One thing I learned, is that if you take the spraybar out of the water while the filter is running all of the air bubbles escape.


----------



## Andrew-amano-wannabe (Jun 29, 2005)

i hate air traps too! sometimes after a filter clean air will remain for long periods stuck in the filter material especially if you are using a pourous material siporax etc. also bubbles could be back feeding from your co2 reactor if the flow is being overpowered by the bar pressure.


----------



## anonapersona (Mar 11, 2004)

*Oxygen?*

After a water change the bubbles will be gasses coming out of solution from the main water lines.

In the late afternoon and evening the bubbles will be from oxygen produced by the plants.

It may be that your filter is plugged up or loaded up and the pressure drop is too great, causing even more gas to break out of solution.

Or, a slight leak as others have mentioned.


----------



## holocron (May 29, 2005)

yeah i really dont get it ... i have been monitoring it for a week or so now and its consistently releasing bubbles at night... never in the morning. I checked for pearling plants near the intake and there aren't any. I don't have a co2 reactor, so thats not the case. It's a real mystery. If there was a leak you think it would leak consistently throughout the day.

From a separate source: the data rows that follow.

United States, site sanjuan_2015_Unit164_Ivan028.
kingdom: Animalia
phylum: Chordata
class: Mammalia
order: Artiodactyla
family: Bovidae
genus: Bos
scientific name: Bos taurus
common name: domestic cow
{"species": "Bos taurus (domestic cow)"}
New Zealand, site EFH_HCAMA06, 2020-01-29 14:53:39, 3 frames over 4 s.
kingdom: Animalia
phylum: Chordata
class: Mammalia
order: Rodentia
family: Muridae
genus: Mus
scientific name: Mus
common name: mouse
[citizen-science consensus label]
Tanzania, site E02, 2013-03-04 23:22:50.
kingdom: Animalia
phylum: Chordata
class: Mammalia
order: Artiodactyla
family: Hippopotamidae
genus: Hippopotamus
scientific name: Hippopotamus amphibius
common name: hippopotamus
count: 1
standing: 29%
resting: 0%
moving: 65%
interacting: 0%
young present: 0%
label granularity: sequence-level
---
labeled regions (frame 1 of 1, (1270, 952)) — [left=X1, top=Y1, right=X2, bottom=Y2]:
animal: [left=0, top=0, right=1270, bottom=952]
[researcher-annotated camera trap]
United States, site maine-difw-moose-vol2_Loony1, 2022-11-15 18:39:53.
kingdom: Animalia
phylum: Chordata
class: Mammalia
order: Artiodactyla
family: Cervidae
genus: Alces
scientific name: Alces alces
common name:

i don't know whats going on.


----------



## stcyrwm (Apr 20, 2005)

holocron said:


> yeah i really dont get it ... i have been monitoring it for a week or so now and its consistently releasing bubbles at night... never in the morning. I checked for pearling plants near the intake and there aren't any. I don't have a co2 reactor, so thats not the case. It's a real mystery. If there was a leak you think it would leak consistently throughout the day.
> 
> i don't know whats going on.


My Eheim Ecco does the same thing. I don't have a lot of pearling in that tank right now but I'm assuming the oxygen levels are building up throughout the day and then getting partially trapped in the filter until it starts blowing little bubbles. As the night wears on the oxygen levels drop and the bubbles stop, only to start again the next day. I think it's a good sign of a healthy planted tank.

Bill


----------



## holocron (May 29, 2005)

hehe... well if thats the case I'm not to worried! 

thanks bill


----------